Specific organ systems must be evaluated prior to surgery to be sure of optimal health prior to any elective procedure. With this in mind, the heart and lungs, general circulatory system, liver and kidneys are carefully scrutinized using specific preoperative testing as needed.
Even with optimal health, anesthesia is a significant stress to the body. Generally anesthesia allows for the best control of blood pressure and oxygenation. Generally, a breathing tube is placed within the trachea (endotracheal tube) to assure proper airflow to the lungs. Placement of this tube can cause irritation to the throat or a sore throat after surgery. Loose or damaged teeth can be chipped or otherwise injured during the placement of this tube.
Specific monitoring lines (IVs, intravenous lines) are usually placed by the anesthesiologists. These lines help to monitor blood pressure, the heart, and allow for the direct delivery of medications to the bloodstream. Included is a central venous line or arterial blood pressure monitoring line. The central venous line is placed into a large vein in the collarbone area. Placement of this line may cause injury to the lungs, and rarely may result in lung puncture or pneumothorax (lung collapse). The arterial line is placed into a small artery at the wrist. The wrist is gently immobilized using a splint for one or two days after surgery, during which time this monitoring line may be used.
Risks of spine surgery using general anesthesia also include, but are not limited to heart attack, stroke, pneumonia, liver or kidney problems, and blood clots in the legs or lungs. Even death is a rare but distinct risk of any surgery.
The anesthesiologist uses different medications during spine fusion surgery to make the procedure as safe and comfortable as possible.

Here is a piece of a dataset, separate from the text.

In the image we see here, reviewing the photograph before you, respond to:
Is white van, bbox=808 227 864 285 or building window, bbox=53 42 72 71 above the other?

Although reactions to medications do occur, these are rare. In general, the risk of a severe reaction to anesthesia in an otherwise healthy person resulting, for instance, in death is roughly one in 350,000. The surgeons at CCSI work with only a small and carefully selected handful of elite anesthesiologists in order to assure that your surgery is as safe as possible.
Your anesthesiologist will contact you the night before surgery to fully discuss these risks with you and answer any questions you may have. Please make yourself available by phone at your home (or hotel) the night before surgery for this purpose.